--- begin Provided text ---

ADVERTISEMENT

Trump Administration Combats Chinese 'Culture of Death'

Senior administration official details steps taken to defend human rights in China

Getty Images
August 24, 2020

The Trump administration is taking steps to combat human-rights abuses in China related to the imprisonment of Uighur Muslims and Beijing's population control policy, a senior official told the Washington Free Beacon on Friday.

A senior administration official detailed to the Free Beacon on background 13 policy actions since 2017 the White House has taken to hold Beijing accountable for its population control measures and treatment of Uighurs in Xinjiang. Key measures include the Uyghur Human Rights Policy Act earlier this year and cutting off funding to United Nations programming that cooperates with China as early as 2017.

--- end Provided text ---

> **Directives**
1) Return the stretch of the article from "Getty Images" through "Beacon on Friday.", copied word for word.
2) How many policy actions since 2017 did the senior official describe to the Free Beacon, according to the article?
The listing after this point is independent material with no tie to the article.

--- begin Excerpted records ---

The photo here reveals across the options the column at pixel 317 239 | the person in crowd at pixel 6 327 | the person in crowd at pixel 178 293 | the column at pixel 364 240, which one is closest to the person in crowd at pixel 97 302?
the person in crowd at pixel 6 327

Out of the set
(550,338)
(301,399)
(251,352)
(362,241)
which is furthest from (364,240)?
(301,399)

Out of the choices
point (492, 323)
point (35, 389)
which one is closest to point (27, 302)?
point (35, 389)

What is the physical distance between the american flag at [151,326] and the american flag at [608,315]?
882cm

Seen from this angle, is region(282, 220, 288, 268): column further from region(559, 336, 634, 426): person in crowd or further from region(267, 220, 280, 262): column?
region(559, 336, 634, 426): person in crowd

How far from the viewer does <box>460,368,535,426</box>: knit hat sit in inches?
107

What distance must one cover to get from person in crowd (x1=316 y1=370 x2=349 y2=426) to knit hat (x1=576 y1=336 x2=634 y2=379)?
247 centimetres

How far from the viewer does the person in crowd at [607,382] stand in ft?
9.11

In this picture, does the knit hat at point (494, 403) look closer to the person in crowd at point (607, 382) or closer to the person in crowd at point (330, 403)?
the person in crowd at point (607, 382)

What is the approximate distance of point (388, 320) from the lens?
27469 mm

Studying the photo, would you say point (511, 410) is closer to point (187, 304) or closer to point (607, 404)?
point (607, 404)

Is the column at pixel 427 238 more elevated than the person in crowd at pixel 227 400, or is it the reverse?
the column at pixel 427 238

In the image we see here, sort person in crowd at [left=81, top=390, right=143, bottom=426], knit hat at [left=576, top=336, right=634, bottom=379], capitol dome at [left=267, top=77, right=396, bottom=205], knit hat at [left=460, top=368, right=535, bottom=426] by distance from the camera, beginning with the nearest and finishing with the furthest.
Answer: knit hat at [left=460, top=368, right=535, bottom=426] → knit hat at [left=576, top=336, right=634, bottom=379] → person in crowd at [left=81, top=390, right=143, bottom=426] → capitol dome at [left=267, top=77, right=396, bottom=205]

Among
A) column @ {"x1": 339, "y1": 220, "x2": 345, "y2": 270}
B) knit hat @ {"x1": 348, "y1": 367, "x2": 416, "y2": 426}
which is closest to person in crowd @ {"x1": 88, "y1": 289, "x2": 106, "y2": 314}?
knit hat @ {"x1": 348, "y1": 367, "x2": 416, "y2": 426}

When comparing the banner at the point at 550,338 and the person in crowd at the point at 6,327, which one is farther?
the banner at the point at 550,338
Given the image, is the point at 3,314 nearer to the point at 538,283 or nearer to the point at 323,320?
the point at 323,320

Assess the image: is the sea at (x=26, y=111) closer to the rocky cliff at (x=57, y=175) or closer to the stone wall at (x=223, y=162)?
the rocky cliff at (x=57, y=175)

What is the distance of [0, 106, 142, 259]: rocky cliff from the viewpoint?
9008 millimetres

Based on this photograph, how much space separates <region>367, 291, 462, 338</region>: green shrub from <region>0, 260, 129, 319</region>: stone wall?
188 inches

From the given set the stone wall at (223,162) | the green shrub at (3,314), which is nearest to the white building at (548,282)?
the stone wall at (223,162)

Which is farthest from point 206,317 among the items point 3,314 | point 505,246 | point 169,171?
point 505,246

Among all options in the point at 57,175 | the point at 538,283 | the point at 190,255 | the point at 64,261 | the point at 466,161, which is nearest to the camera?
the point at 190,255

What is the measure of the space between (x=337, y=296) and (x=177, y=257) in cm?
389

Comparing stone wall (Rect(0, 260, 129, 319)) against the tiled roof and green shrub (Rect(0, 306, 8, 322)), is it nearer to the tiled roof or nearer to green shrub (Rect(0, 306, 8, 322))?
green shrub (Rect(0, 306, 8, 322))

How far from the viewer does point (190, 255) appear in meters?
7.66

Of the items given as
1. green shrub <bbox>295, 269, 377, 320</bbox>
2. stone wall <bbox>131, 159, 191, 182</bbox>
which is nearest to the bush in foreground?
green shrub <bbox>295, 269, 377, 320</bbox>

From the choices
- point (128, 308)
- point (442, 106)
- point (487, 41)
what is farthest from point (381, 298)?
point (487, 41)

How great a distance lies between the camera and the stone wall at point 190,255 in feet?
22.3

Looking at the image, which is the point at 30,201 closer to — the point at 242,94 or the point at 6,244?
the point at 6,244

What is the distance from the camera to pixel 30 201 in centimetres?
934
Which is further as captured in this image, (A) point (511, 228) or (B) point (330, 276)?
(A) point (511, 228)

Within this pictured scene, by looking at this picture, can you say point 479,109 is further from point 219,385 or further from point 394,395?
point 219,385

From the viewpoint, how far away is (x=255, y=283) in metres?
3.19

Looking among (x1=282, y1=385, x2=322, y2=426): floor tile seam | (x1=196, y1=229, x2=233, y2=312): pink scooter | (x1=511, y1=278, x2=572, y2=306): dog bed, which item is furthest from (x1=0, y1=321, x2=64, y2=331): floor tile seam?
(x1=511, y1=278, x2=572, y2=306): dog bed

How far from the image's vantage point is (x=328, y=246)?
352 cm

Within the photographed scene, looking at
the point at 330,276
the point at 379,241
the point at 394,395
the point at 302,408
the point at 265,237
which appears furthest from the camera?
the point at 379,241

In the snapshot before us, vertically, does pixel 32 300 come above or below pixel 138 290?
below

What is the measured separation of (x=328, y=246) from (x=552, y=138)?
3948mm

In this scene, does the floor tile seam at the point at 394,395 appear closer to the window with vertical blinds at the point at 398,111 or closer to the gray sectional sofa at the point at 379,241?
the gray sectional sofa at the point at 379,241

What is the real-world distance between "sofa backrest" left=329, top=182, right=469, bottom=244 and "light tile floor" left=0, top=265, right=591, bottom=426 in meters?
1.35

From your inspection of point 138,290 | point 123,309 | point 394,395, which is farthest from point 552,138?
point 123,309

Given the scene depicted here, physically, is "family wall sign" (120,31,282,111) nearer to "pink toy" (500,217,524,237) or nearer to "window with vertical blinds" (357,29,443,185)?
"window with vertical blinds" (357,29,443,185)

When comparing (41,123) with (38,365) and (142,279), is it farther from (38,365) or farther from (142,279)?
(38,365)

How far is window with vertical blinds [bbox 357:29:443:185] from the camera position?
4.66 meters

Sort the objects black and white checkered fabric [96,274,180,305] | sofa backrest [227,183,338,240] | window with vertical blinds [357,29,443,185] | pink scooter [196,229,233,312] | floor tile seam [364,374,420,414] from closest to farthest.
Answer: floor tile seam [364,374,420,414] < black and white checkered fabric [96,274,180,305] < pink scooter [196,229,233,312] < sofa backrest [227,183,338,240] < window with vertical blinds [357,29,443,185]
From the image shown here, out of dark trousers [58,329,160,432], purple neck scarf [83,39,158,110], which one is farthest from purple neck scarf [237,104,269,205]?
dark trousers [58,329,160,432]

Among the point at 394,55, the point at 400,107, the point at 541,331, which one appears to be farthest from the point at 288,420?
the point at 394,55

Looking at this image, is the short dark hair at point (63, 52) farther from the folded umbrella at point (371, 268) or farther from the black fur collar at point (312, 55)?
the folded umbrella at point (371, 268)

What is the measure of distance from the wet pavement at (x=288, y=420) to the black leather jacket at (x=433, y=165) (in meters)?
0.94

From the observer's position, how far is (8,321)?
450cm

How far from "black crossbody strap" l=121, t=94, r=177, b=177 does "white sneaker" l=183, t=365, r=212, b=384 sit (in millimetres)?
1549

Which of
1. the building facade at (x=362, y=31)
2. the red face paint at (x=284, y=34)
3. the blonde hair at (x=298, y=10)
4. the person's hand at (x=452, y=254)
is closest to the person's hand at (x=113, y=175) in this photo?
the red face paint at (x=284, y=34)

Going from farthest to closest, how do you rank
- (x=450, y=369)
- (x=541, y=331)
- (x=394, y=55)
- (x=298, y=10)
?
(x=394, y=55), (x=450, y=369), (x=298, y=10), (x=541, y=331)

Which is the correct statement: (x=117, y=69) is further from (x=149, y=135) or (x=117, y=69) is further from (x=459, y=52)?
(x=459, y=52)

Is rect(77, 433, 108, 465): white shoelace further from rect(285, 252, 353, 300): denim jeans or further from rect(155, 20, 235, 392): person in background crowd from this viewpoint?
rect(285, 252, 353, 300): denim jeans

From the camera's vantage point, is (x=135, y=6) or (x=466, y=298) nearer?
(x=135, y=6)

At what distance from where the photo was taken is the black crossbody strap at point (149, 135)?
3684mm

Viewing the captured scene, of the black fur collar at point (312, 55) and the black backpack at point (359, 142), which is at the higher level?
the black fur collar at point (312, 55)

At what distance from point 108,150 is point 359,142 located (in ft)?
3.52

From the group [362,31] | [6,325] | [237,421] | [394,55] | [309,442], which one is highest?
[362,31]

--- end Excerpted records ---

> **Outputs by task**
1)
Getty Images
August 24, 2020

The Trump administration is taking steps to combat human-rights abuses in China related to the imprisonment of Uighur Muslims and Beijing's population control policy, a senior official told the Washington Free Beacon on Friday.

2) 13 policy actions.